- _Text block_:
To find out more, a team of researchers based in the U.K. and U.S. determined variations in blood NFL levels over time in patients with CMT and in two mouse models of the disease.

In a previous study, the investigators had verified that NFL levels matched disease severity using blood samples from 75 CMT patients in the U.K. After six years, 27 of the 75 patients donated their blood again for the current study. Additionally, blood was collected from 49 patients examined at the Inherited Neuropathy Consortium clinic in the Department of Neurology at the University of Iowa.

The U.S. group comprised 18 patients with CMT1B, 18 with CMT1X, four with CMT2A, nine with CMT2E, and 25 controls. NFL levels were increased in patients with CMT1B, CMT1X, and CMT2A compared with controls, but not in CMT2E patients. Unlike in the earlier study, no association was found between the CMT subtypes and the two measures of disease severity, the CMT examination score (CMTES) and the CMT neuropathy score.

- _Data extract_:
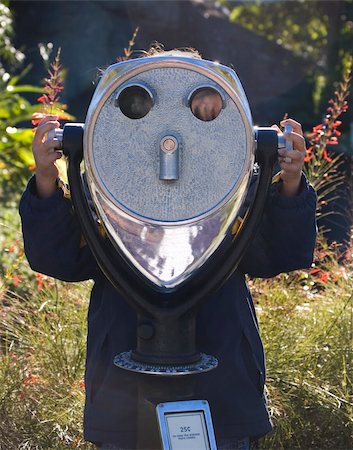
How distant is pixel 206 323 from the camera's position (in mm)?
1959

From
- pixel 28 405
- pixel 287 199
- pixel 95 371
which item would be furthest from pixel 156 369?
pixel 28 405

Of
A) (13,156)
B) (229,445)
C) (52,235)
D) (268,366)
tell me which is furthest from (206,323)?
(13,156)

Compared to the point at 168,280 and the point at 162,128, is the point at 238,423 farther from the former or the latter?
the point at 162,128

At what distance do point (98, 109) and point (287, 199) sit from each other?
0.44 metres

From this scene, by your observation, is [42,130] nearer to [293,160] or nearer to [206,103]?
[206,103]

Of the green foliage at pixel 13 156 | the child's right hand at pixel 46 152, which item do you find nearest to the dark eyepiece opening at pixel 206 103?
the child's right hand at pixel 46 152

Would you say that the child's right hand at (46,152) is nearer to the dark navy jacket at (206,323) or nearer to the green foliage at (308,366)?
the dark navy jacket at (206,323)

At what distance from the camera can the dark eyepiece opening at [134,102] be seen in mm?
1652

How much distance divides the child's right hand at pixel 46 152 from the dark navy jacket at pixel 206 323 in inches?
1.8

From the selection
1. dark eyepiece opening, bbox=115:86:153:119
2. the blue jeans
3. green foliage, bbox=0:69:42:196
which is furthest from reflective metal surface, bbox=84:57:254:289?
green foliage, bbox=0:69:42:196

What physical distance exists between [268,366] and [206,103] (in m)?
1.65

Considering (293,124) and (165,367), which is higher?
(293,124)

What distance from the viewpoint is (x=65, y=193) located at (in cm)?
190

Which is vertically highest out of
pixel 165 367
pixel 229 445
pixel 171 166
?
pixel 171 166
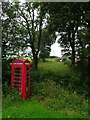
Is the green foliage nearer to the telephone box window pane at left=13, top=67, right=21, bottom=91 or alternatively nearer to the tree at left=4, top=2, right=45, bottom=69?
the telephone box window pane at left=13, top=67, right=21, bottom=91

- _Goal of the exercise_: Retype everything in the CMT passage from "In a previous" down to "University of Iowa.". The rows have nothing to do with this.

- _Output_:
In a previous study, the investigators had verified that NFL levels matched disease severity using blood samples from 75 CMT patients in the U.K. After six years, 27 of the 75 patients donated their blood again for the current study. Additionally, blood was collected from 49 patients examined at the Inherited Neuropathy Consortium clinic in the Department of Neurology at the University of Iowa.